TASK OBJECTIVE. For every line in the material, output its text exactly and exclude any image it holds.

═══

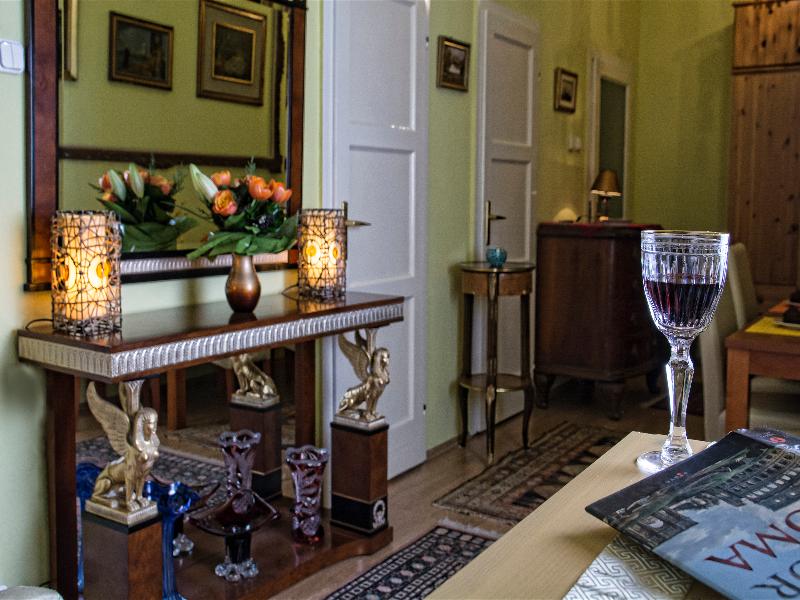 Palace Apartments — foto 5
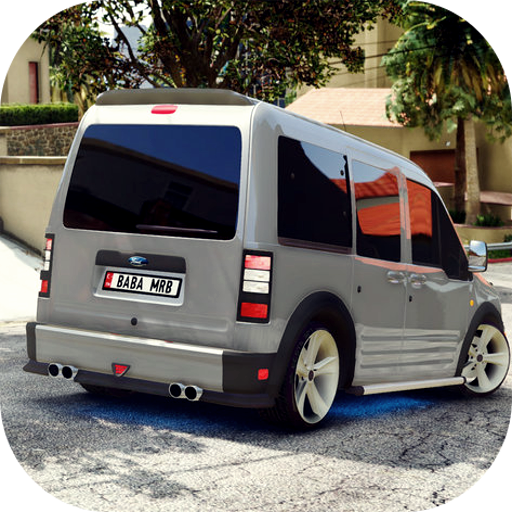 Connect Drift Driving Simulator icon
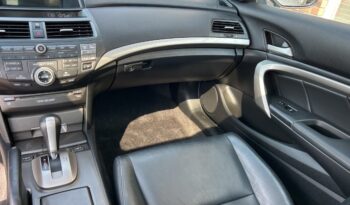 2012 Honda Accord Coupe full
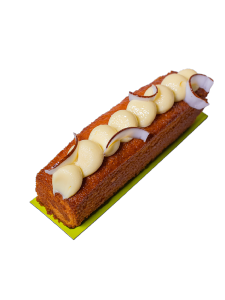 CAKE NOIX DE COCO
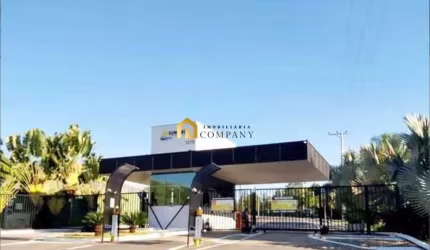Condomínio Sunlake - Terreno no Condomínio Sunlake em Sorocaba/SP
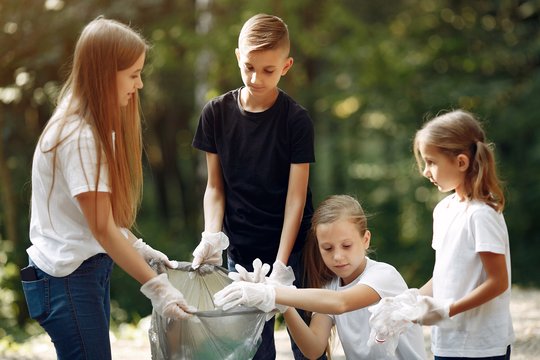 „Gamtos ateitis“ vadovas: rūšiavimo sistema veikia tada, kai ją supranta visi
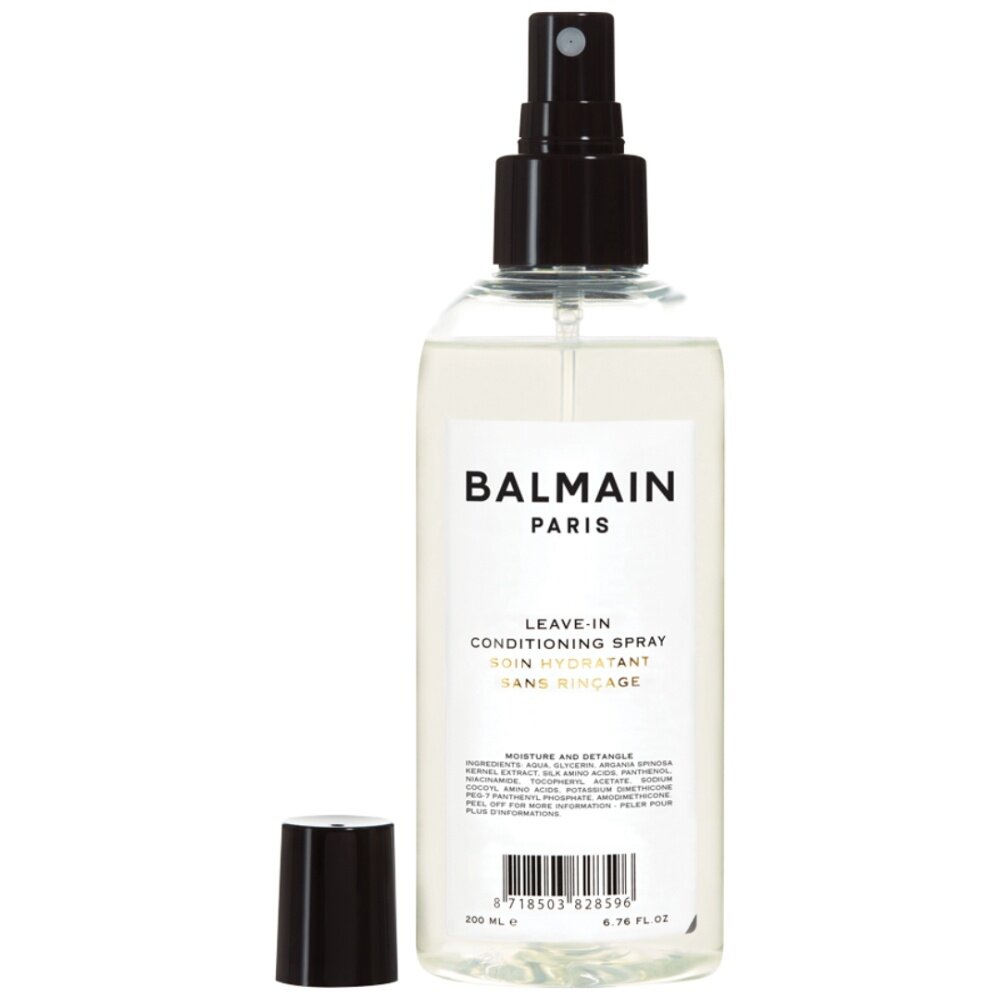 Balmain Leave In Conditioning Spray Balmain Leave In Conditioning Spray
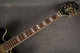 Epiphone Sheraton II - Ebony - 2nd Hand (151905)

═══

SOLUTION TO THE PROBLEM.
 Palace Apartments — foto 5
 Connect Drift Driving Simulator icon
 2012 Honda Accord Coupe full
 CAKE NOIX DE COCO
Condomínio Sunlake - Terreno no Condomínio Sunlake em Sorocaba/SP
 „Gamtos ateitis“ vadovas: rūšiavimo sistema veikia tada, kai ją supranta visi
 Balmain Leave In Conditioning Spray Balmain Leave In Conditioning Spray
 Epiphone Sheraton II - Ebony - 2nd Hand (151905)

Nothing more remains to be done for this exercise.